Developing an HIV Vaccine

In the August 22 issue of Cell, Dr. Priti Kumar describes a new way in which HIV could be prevented from replicating in its victims. Viruses like HIV work by entering a host cell, taking over the cell machinery to make the proteins necessary to replicate itself and then bursting the cell open (lysis), releasing the new viral particles to infect other cells. In the case of HIV, the virus enters T-cells, replicates and then destroys the T-cells upon lysis of the cell. The reason this is so problematic is that the T-cell is the foundation upon which the immune system is based. If the T-cells are destroyed and the cell count drops, the immune system is handicapped and unable to fight off other secondary infections, such as pneumonia or the common cold.

With current technologies, according to an interview given by Shankar to Nature, “a combination of retroviral therapies allow patients to control the infection, [but] the virus is not eradicated…rather [it] persists…in the cells.” What Kumar and his associates present is a way to shut down the virus all together and do it directly in the human host, which others have been unable to accomplish. Kumar’s technique uses small interfering RNAs (siRNA) to arrest the virus.
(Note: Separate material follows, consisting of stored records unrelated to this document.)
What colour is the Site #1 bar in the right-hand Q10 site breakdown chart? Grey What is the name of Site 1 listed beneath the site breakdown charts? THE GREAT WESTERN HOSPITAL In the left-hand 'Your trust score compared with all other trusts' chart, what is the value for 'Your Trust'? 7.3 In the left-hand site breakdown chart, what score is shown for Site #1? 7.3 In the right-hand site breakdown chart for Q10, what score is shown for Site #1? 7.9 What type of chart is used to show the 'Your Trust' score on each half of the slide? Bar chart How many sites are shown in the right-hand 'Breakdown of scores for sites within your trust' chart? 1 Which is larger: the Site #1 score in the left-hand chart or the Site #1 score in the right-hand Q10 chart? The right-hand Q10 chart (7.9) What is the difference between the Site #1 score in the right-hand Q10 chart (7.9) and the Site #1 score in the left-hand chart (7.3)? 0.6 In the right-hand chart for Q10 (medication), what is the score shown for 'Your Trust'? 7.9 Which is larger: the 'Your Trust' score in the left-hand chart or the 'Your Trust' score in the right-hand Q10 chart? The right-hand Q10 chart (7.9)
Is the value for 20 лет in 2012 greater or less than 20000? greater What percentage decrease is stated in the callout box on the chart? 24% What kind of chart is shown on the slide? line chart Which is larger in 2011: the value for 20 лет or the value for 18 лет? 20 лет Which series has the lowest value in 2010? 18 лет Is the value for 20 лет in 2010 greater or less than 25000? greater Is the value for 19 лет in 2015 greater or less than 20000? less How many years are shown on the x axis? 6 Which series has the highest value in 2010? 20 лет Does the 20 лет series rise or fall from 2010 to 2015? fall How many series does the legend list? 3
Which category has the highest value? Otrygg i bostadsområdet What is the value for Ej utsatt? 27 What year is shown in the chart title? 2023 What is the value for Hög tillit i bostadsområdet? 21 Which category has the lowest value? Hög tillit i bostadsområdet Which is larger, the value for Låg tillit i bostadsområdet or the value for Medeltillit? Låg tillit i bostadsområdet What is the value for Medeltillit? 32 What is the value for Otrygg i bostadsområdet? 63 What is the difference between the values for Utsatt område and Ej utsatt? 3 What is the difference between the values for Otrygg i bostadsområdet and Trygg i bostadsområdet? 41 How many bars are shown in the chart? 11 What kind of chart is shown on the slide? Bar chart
Going back to biology class, genes are made of DNA. DNA is turned into RNA, which is turned into proteins. Proteins do the majority of work in any organism. By using siRNAs, the RNA is bound up and unable to make proteins. If the virus cannot make proteins, it cannot replicate, cannot take over other cells and cannot harm its victim. These siRNAs are small, yet they throw a huge wrench into the viral life cycle, arresting it.

Shankar speculates that if people can be injected with these siRNAs and become infected with HIV at a later date, the siRNA would prevent the HIV from establishing itself and causing disease. This would allow large populations to be vaccinated, in a way, against a currently incurable virus. Something like this still has extensive testing to complete, and Shankar believes more toxicology studies, at the very least, need to be done in larger animals before considering human trials.

Far-Reaching Implications

The application of technology such as this has far-reaching implications. siRNAs need not only be used for HIV; they could be used for almost any disease. As long as the disease of interest has RNA, it could be halted with siRNAs, given enough time, money and research. Every day it seems as if new genes are being found that are specifically expressed during diseases such as Alzheimer’s and cancer. If the highly specific RNAs made from these genes could be shut down, it is feasible that the disease itself could be disabled, allowing the patient to live a long, healthy life. If this occurs with HIV, then it may be possible to see the saving of billions of U.S. dollars normally spent on HIV drugs, which only manage such diseases rather than cure them.